The defendant Erlandson testified that the right front end of the truck hit the left rear corner of the car and that he did not think they pushed the car hardly at all, that "it was a very few feet if anything." The plaintiff and his wife testified that the truck struck the car "straight in the back." The deputy sheriff Whelan went to the scene of the accident. The defendant Erlandson was there. Whelan paced the distance from the point of impact to where the car was standing and found that the car had been pushed approximately seventy feet. Whelan's testimony was given after the defendant Erlandson had testified that he did not think they pushed the car hardly at all and that "it was a very few feet if anything." The defendant Erlandson did not, nor did the witness Nelson, give any testimony in rebuttal of Whelan's testimony.

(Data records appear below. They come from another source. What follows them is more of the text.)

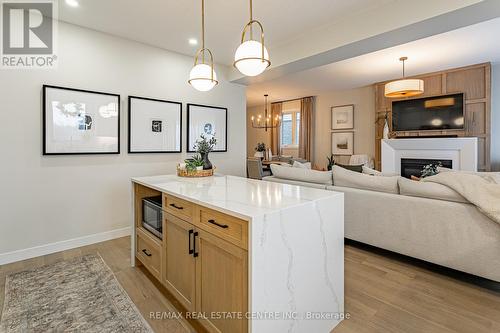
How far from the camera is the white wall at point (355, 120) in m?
6.59

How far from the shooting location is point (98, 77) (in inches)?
129

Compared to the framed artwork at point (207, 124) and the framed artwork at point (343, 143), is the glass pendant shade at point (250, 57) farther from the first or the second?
the framed artwork at point (343, 143)

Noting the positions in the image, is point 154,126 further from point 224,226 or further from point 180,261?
point 224,226

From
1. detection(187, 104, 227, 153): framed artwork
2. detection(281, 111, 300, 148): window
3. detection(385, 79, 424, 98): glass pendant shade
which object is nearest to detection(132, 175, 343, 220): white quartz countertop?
detection(187, 104, 227, 153): framed artwork

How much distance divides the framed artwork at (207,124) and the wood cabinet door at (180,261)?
94.1 inches

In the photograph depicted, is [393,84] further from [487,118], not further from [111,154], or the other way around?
[111,154]

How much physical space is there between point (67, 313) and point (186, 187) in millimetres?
1236

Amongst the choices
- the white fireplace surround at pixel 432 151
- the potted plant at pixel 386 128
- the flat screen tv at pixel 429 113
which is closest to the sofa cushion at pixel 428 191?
the white fireplace surround at pixel 432 151

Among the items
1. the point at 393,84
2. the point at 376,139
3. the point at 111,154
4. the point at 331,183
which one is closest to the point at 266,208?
the point at 331,183

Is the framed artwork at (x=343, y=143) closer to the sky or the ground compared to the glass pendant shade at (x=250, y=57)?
closer to the ground

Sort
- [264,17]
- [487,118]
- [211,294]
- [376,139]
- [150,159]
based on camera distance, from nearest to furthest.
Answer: [211,294]
[264,17]
[150,159]
[487,118]
[376,139]

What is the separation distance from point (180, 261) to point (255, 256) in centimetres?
82

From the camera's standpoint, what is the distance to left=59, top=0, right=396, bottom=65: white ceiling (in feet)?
8.82

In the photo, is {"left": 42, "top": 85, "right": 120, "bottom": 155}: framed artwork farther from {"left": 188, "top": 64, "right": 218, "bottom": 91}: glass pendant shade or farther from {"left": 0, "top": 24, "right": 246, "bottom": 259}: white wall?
{"left": 188, "top": 64, "right": 218, "bottom": 91}: glass pendant shade
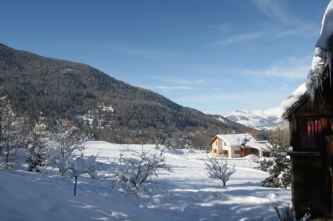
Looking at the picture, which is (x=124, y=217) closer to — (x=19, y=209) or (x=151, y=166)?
(x=19, y=209)

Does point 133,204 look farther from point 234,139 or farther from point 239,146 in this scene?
point 234,139

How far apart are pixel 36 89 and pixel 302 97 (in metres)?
192

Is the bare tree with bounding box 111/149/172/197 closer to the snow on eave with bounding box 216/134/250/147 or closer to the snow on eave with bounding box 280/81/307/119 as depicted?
the snow on eave with bounding box 280/81/307/119

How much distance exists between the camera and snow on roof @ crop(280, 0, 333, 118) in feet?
13.1

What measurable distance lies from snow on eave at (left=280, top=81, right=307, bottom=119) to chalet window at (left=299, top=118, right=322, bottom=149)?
678 millimetres

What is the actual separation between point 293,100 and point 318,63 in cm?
256

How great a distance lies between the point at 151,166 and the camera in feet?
40.5

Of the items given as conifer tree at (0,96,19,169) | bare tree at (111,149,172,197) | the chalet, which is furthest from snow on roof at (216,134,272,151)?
the chalet

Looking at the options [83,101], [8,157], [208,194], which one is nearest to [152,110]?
[83,101]

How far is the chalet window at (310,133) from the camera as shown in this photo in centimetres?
933

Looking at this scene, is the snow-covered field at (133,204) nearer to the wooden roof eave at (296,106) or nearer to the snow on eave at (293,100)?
the wooden roof eave at (296,106)

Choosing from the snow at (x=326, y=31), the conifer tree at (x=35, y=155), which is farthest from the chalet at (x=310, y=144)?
the conifer tree at (x=35, y=155)

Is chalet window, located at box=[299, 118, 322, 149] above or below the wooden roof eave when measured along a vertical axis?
below

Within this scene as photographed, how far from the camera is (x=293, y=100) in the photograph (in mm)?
9320
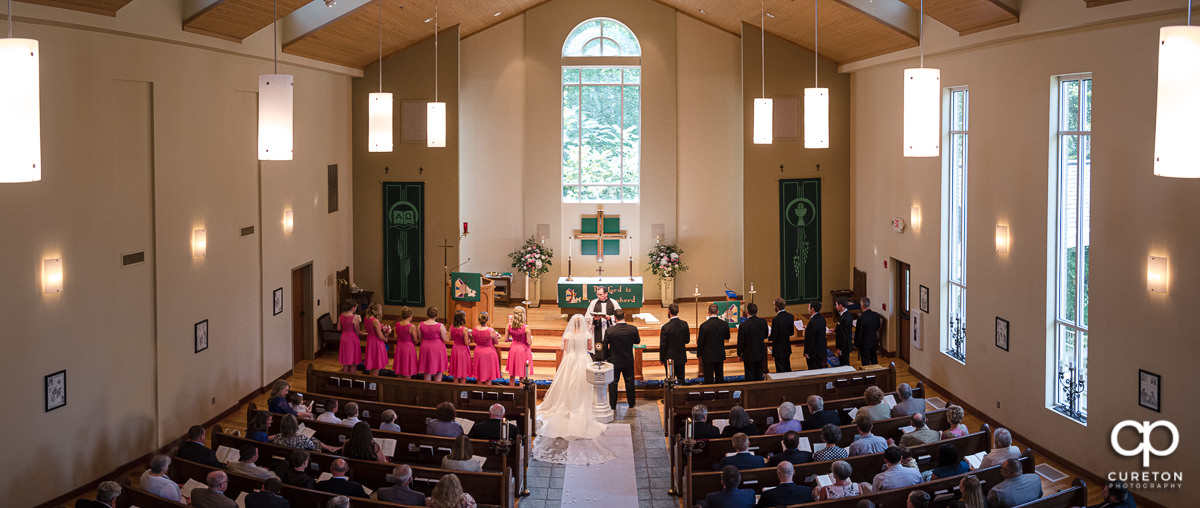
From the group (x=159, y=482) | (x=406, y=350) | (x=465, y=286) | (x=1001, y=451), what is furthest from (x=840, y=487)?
(x=465, y=286)

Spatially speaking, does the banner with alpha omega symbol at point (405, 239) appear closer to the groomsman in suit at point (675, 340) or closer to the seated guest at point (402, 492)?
the groomsman in suit at point (675, 340)

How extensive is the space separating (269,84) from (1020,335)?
787cm

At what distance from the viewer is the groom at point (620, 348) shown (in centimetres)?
1070

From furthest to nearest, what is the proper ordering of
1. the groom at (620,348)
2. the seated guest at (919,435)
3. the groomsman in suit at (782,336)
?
the groomsman in suit at (782,336) < the groom at (620,348) < the seated guest at (919,435)

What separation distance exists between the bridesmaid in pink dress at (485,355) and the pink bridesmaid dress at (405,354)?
83 centimetres

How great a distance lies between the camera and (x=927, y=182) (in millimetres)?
11883

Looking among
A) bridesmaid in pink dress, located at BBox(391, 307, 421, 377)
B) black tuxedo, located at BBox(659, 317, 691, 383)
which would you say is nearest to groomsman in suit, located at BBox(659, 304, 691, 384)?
black tuxedo, located at BBox(659, 317, 691, 383)

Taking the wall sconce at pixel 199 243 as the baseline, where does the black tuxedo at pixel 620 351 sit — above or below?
below

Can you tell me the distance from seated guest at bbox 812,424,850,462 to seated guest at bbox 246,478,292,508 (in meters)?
4.00

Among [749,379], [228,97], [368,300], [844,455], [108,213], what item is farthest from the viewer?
[368,300]

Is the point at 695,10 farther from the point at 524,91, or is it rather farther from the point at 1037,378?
the point at 1037,378

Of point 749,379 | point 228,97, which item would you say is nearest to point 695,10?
point 749,379

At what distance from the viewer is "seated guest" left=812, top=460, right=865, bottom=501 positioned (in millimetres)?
6301

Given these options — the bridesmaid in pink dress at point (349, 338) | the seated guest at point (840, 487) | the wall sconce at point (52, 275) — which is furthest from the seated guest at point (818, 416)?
the wall sconce at point (52, 275)
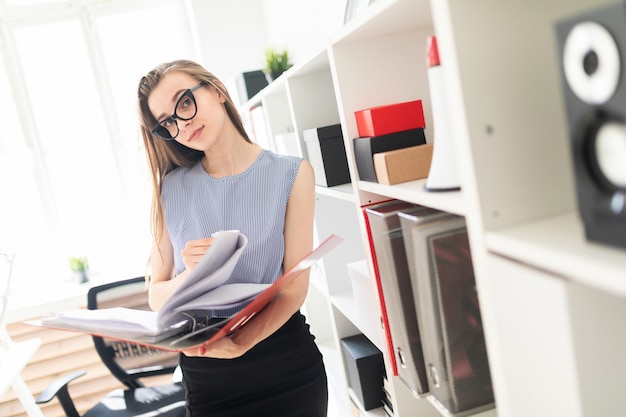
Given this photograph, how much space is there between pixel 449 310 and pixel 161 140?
0.96 meters

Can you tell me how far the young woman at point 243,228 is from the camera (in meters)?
1.35

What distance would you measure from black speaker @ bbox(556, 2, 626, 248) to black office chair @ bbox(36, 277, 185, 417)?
1.92 metres

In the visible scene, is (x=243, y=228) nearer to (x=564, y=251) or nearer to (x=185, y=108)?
(x=185, y=108)

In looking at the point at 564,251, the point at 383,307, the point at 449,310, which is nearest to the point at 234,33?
the point at 383,307

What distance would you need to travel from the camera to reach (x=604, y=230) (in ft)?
1.64

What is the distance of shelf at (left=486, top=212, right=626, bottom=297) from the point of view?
47 centimetres

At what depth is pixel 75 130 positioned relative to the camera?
3764 mm

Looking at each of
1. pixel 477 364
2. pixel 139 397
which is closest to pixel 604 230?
pixel 477 364

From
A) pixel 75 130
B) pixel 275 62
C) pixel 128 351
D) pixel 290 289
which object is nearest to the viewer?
pixel 290 289

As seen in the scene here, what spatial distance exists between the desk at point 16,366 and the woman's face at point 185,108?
4.27 feet

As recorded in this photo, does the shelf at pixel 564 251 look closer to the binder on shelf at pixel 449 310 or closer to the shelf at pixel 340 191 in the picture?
the binder on shelf at pixel 449 310

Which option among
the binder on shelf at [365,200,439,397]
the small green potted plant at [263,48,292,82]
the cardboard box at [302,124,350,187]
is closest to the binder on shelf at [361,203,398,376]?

The record discloses no reason to doubt the correctness of his testimony. There was no evidence as to the appearance of the vehicles after the collision. The only evidence as to the damage sustained by the parties was the testimony of the respective owners as to the lessened value of the vehicles as a result of the collision, coupled with the testimony of Erlandson that a hydraulic fluid hose had been severed on the truck and the testimony of the plaintiff that as a result of the collision the frame of the car was sprung, the tail light knocked out, a spring broken and "a lot of other things" and that the car was "all out of working order." Neither of the vehicles was overturned. They both remained standing in upright positions, heading in a southerly direction. So the damages to both the truck and to the car were caused solely by the force of the impact. The distance that the car was driven forward and the extent of the damages which both parties declare that the vehicles sustained indicate that the truck must have been traveling at an excessive rate of speed. See Elrich v. Schwadder, 251 Mich. 33, 34-35, 230 N.W. 902, 903; Thompson v. Southern Michigan Transp. Co., 261 Mich. 440, 449, 246 N.W. 174, 177.
A careful consideration of the evidence brings us to the conclusion that the defendant Erlandson failed to exercise due care commensurate with the situation and the circumstances and that his failure to exercise such care contributed directly to the collision and that the collision would not have occurred if he had exercised such care. It follows, therefore, that the judgment appealed from must be affirmed insofar as it orders a dismissal of plaintiff's action; but it must be reversed insofar as it awards to the defendant Bjornstad judgment against the plaintiff for $800 for damages to the truck; and the trial court is directed to vacate such judgment and to order judgment that the counterclaim be dismissed.
NUESSLE, C. J., MORRIS, BURKE and GRIMSON, JJ., concur.